**Task item**
Give the lines below again exactly, starting with the line that holds "Woman on a tropical" and going on through the line that holds "Botella de vino".

**Data provided**
========================================

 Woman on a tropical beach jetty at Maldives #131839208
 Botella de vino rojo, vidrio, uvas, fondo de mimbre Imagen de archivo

========================================

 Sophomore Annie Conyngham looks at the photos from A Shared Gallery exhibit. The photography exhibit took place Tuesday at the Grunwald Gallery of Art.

========================================

**Exercise result**
 Woman on a tropical beach jetty at Maldives #131839208
 Botella de vino rojo, vidrio, uvas, fondo de mimbre Imagen de archivo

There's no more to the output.